• **EXTRACTED TEXT**
········

I am aware that in my capacity as a Paranoid Desert Recluse I am supposed to hate all things technological and especially all things connected. And I do fall in line with some of that: I truly don’t understand why anybody’s toilet needs its own internet connection, for example, and you’ll never see me looking at a computer screen without electrical tape over that creepy little camera lens because sheesh.
But sometimes the future is fun and convenient. You may recall that in the last big care package drop my older brother sent me a fuel gauge set for diagnosing what’s going on with the Jeep’s fuel system. That was shortly before my trip to the city and it spent all June locked up in the powershed. But today I dragged it out and hooked it up to that very convenient Schrader valve on the fuel rail…
…and learned that the running fuel pressure was 23psi. Which didn’t really tell me anything useful because I don’t know what the spec is. Not a big problem, I do have a manual and if that doesn’t work I have this hip, cool new thing called the internet. But that would involve taking half an hour or more to go inside and do that research, which would surely let the air out of my Jeep maintenance project…except that I also have this amazing magic elf box right here, which I just used to take that picture.

········

• **DATA EXCERPTS**
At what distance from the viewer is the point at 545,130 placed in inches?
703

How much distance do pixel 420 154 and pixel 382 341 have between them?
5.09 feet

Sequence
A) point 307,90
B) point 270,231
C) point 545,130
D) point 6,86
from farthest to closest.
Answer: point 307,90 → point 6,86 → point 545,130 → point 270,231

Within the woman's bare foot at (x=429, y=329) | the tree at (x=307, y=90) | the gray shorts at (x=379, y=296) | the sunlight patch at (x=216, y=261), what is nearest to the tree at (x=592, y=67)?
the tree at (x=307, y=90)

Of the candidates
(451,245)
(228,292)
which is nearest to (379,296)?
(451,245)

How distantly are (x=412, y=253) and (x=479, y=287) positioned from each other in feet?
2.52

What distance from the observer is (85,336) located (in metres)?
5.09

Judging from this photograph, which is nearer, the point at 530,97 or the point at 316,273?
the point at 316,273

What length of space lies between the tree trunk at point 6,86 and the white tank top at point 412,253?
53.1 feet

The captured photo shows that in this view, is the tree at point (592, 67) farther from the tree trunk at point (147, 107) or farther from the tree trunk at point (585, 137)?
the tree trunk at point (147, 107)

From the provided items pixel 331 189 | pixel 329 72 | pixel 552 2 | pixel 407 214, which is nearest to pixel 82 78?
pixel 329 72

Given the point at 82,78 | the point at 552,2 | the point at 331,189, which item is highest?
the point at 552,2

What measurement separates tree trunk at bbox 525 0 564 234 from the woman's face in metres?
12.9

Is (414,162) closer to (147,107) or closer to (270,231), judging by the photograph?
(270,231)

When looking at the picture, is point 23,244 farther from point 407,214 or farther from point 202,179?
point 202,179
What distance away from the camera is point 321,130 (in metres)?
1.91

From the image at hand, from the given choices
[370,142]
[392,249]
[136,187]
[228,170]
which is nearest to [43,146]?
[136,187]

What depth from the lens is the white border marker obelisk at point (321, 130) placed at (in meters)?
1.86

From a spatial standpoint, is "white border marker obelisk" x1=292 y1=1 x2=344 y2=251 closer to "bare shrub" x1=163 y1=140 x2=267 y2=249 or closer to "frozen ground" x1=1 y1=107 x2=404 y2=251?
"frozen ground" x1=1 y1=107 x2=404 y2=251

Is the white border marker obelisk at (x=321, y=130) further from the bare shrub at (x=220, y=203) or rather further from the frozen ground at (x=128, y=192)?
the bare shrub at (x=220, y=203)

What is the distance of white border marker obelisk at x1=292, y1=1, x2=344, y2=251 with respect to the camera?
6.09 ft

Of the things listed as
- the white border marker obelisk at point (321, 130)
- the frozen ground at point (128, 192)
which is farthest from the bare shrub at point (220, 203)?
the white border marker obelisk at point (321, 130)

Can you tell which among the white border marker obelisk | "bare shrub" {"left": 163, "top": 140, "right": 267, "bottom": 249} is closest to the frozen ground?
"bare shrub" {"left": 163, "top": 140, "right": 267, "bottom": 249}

········

• **TASK DETAILS**
Please pick up the post about testing the Jeep's fuel pressure right after its last sentence and keep writing it.

• **ANSWER BOX**
And so leaning on the fender in the sun I just typed “fuel pressure jeep 4.0” and was immediately rewarded with multiple sources all of which agreed that the pressure ought to be 45-55psi. And that is useful information.
For several annoying little reasons I believe the Jeep is going to be spending a week or two in town before the month is out. But I must admit, I do enjoy certain aspects of living in the future.